INPUT MATERIAL:
────────────────

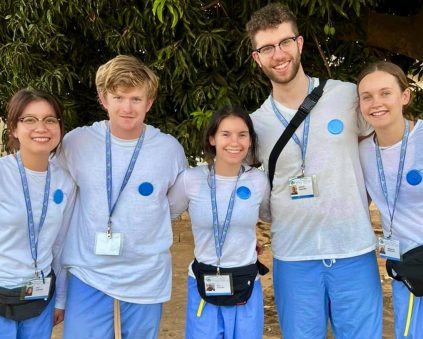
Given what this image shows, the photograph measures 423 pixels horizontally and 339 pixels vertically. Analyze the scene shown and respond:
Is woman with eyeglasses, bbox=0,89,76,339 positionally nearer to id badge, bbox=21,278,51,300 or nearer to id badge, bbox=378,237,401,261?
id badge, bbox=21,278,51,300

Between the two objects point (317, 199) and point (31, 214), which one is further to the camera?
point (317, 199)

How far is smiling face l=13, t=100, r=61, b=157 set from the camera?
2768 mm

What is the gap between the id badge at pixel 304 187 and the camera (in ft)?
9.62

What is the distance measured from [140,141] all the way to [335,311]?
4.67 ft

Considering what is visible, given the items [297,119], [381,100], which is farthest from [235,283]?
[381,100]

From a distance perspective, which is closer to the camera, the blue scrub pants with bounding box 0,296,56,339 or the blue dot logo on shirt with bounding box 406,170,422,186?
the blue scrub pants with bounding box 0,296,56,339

────────────────

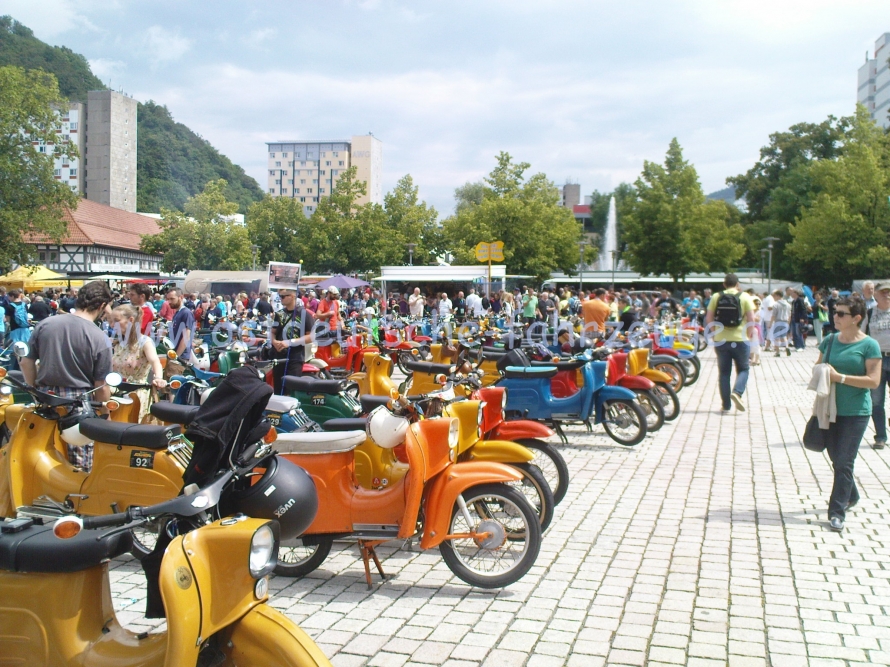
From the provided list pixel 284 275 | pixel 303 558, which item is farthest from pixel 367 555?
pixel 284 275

────────────────

WHAT YOU WILL DO: Show every line of the entries above that contains the word "distance".

CORRECT RESULT:
What is the distance measured from [140,141] all the way to [335,311]?
From a distance perspective, which is closer to the camera, the blue scrub pants with bounding box 0,296,56,339 or the blue dot logo on shirt with bounding box 406,170,422,186?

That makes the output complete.